Clinical proteomic biomarker discovery using blood plasma is limited by the presence of many highly abundant proteins. Single-shot LC-MS of undepleted plasma typically yields 200-300 proteins so strategies involving depletion of abundant proteins and peptide fractionation have been necessary to regularly exceed this barrier. These strategies are not recommended for clinical studies that require analysis of hundreds of samples as they introduce variance due to sample processing and consume significant acquisition time, have increased costs and complicate data analysis.
LC-MS of whole blood is not favoured due to the very high concentrations of haemoglobin and structural proteins in red blood cell membranes. Proteomic analyses of dried blood spots have been reported but typically offer no improvement over undepleted plasma analysis.

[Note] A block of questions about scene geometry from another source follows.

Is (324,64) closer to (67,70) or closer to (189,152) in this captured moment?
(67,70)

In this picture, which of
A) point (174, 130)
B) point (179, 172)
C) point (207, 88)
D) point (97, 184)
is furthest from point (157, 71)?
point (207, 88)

We explored the use of volumetric absorptive microsampling (VAMS) device (MITRA, Neoteryx Inc.) which can collect microliter volumes of blood from a fingerprick with high repeatability. The VAMS device enables highly abundant blood proteins to be depleted through washing, while retaining other less abundant proteins, including those commonly detected from undepleted plasma. We showed that up to 1,600 proteins can be robustly detected in single-shot DDA runs with acceptable CV% <15% using an Orbitrap HFX with 90min LC gradient. Various washing reagents were tested to establish optimal conditions. We applied the VAMS devices to analyse whole blood pellets which had been frozen for many years, demonstrating utility of this approach for archival specimens which would be otherwise refractory to conventional proteomic analysis. Use of VAMS devices may be of interest for biomarker discovery as it offers the ability to sample plasma proteins and cellular proteins originating from shed somatic cells, leukocytes and erythrocytes in a simple, single-shot workflow from a small volume of self-collected donor blood.